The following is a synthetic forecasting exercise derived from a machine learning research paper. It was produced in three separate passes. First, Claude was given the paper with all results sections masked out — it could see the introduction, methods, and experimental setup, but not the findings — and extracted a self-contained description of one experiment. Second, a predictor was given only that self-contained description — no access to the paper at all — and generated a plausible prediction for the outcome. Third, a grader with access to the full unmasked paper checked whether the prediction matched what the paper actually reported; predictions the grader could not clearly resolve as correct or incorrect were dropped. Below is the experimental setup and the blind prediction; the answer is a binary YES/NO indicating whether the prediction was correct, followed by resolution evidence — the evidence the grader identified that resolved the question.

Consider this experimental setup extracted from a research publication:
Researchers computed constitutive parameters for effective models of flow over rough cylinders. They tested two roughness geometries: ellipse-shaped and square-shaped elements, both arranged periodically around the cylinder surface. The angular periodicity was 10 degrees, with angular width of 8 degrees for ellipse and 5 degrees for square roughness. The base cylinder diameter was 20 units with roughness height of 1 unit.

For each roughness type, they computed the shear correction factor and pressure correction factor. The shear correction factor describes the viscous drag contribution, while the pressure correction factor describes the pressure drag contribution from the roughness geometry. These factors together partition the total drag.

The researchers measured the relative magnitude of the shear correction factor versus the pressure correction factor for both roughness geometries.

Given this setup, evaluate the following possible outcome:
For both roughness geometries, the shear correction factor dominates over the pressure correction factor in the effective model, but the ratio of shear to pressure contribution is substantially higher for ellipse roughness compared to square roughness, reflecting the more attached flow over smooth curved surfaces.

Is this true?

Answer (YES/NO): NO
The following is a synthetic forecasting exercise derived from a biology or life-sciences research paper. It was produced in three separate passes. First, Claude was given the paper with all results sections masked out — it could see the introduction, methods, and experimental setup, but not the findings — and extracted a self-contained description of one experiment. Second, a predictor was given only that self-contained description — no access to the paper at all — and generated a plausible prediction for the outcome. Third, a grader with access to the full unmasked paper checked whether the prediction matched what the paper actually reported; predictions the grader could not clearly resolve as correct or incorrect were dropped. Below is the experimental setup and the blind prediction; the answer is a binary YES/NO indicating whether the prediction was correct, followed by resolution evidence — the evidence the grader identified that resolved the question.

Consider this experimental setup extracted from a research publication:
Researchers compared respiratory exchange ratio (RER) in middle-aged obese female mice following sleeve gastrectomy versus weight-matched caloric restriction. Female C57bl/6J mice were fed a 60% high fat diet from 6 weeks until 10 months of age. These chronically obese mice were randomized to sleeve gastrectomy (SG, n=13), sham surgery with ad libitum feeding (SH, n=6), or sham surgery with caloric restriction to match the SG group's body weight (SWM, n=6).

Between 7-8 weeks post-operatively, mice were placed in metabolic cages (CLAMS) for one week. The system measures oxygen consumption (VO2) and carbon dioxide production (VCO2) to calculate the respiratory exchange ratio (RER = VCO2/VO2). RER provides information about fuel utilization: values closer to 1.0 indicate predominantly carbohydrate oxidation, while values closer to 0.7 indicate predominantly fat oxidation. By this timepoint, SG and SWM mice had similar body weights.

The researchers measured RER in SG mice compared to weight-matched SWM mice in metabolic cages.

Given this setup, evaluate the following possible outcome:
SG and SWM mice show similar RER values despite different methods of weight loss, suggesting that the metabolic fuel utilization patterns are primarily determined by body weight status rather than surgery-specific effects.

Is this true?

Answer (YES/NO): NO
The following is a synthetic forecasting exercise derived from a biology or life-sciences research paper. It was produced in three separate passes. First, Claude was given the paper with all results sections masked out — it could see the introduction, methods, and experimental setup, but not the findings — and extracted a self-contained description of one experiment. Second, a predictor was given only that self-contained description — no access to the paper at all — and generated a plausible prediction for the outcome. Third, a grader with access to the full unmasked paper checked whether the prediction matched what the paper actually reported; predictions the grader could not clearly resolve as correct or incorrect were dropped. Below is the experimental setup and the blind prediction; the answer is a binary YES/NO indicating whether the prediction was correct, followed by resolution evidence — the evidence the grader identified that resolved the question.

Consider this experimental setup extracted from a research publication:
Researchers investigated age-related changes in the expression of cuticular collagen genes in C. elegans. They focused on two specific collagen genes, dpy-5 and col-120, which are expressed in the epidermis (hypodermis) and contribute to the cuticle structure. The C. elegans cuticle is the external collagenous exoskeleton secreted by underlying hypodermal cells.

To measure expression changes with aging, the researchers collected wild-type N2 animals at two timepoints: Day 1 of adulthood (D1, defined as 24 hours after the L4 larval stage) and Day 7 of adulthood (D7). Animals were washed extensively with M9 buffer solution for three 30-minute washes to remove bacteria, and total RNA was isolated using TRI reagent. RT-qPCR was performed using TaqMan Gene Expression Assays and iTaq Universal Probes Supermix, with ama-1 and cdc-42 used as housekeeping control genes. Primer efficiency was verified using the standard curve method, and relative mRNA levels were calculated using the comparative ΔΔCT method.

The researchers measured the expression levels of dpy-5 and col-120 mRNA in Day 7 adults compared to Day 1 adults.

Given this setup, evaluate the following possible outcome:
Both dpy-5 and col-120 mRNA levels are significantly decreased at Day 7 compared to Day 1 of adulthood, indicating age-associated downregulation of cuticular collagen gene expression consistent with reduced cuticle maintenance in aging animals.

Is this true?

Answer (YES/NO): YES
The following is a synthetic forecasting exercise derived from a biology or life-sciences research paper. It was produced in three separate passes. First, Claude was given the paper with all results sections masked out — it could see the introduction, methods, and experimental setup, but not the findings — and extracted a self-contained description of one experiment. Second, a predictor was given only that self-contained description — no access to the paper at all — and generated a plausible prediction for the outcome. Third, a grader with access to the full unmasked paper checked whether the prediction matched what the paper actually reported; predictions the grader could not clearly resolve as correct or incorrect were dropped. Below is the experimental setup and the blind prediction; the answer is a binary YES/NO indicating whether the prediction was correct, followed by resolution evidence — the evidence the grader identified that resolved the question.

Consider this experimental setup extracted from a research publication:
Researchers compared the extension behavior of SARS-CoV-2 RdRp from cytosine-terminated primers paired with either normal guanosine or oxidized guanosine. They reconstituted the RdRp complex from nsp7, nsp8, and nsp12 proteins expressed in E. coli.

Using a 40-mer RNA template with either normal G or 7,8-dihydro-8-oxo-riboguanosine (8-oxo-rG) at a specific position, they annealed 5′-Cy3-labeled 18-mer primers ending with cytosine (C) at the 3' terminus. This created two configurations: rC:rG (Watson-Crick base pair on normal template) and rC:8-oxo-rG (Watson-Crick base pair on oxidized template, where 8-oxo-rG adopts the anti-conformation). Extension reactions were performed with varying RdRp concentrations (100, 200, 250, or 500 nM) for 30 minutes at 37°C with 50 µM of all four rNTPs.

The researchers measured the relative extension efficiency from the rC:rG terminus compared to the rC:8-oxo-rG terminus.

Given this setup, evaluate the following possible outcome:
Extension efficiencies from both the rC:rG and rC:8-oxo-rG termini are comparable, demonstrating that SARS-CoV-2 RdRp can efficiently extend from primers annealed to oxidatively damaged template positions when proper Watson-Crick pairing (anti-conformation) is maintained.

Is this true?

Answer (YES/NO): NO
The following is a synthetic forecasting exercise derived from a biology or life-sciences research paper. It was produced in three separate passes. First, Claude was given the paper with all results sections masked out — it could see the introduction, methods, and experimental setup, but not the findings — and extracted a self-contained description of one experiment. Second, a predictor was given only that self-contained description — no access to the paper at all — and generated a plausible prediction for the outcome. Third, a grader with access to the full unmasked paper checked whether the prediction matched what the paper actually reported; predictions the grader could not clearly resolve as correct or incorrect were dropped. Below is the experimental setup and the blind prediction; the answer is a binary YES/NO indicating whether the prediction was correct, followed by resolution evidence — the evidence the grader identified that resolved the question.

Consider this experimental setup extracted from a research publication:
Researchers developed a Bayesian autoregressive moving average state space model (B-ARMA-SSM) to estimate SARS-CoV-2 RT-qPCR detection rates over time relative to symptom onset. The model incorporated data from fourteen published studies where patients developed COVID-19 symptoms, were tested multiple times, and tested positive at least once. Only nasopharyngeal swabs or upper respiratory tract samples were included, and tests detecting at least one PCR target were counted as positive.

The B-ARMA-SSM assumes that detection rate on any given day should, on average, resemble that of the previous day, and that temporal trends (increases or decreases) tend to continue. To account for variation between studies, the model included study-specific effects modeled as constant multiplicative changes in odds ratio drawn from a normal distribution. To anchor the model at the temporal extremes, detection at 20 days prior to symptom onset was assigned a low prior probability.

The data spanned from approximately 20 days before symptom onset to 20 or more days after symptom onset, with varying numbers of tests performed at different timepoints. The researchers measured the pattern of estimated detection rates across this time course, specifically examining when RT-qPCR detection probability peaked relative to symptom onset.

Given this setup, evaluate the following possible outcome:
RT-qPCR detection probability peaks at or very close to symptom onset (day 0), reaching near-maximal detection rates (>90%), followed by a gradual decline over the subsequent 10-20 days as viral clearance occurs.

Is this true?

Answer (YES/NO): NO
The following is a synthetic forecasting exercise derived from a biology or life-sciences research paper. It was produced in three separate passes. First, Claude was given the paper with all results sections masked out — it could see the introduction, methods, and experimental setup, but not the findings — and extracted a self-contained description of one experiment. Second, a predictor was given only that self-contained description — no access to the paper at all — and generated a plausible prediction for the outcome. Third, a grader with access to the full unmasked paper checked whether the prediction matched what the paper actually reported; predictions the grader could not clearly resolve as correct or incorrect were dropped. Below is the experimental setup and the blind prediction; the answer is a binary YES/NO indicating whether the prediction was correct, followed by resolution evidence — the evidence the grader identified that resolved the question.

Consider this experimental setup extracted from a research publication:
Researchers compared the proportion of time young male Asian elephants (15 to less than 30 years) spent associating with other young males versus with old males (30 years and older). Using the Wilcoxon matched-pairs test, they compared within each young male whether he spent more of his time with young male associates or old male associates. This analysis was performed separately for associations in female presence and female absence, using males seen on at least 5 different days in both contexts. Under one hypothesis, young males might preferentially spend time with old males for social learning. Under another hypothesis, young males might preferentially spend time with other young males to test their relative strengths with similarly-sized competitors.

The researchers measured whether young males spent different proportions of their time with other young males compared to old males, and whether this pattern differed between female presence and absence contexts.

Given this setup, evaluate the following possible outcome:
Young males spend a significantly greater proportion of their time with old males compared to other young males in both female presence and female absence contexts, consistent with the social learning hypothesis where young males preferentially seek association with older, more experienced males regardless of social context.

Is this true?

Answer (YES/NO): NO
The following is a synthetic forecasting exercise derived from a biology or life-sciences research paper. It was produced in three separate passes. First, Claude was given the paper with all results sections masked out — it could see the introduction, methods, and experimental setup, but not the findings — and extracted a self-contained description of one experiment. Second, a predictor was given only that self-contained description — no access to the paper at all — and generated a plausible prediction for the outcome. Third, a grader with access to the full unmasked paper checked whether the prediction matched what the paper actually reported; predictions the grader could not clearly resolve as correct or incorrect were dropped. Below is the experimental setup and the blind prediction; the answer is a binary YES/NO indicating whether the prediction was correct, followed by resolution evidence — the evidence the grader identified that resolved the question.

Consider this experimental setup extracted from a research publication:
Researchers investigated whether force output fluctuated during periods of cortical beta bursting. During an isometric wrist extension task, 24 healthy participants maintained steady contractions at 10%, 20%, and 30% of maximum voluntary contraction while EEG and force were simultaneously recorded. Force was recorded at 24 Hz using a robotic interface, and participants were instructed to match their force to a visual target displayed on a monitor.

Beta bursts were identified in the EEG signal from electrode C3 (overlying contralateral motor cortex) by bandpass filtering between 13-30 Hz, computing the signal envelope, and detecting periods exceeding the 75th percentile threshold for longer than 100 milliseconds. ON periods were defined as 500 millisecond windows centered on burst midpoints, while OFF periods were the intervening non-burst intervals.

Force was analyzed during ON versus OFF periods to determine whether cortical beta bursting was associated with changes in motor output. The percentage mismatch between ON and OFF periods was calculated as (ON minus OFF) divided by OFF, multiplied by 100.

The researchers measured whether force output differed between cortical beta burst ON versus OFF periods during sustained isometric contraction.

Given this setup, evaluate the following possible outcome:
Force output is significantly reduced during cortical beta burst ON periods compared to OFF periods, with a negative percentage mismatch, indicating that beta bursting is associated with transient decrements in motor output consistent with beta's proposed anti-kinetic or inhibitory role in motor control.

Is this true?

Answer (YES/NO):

Instructions to follow: Among the entries above, tally each line with the string "correction" and state that figure only.

Exercise output: 3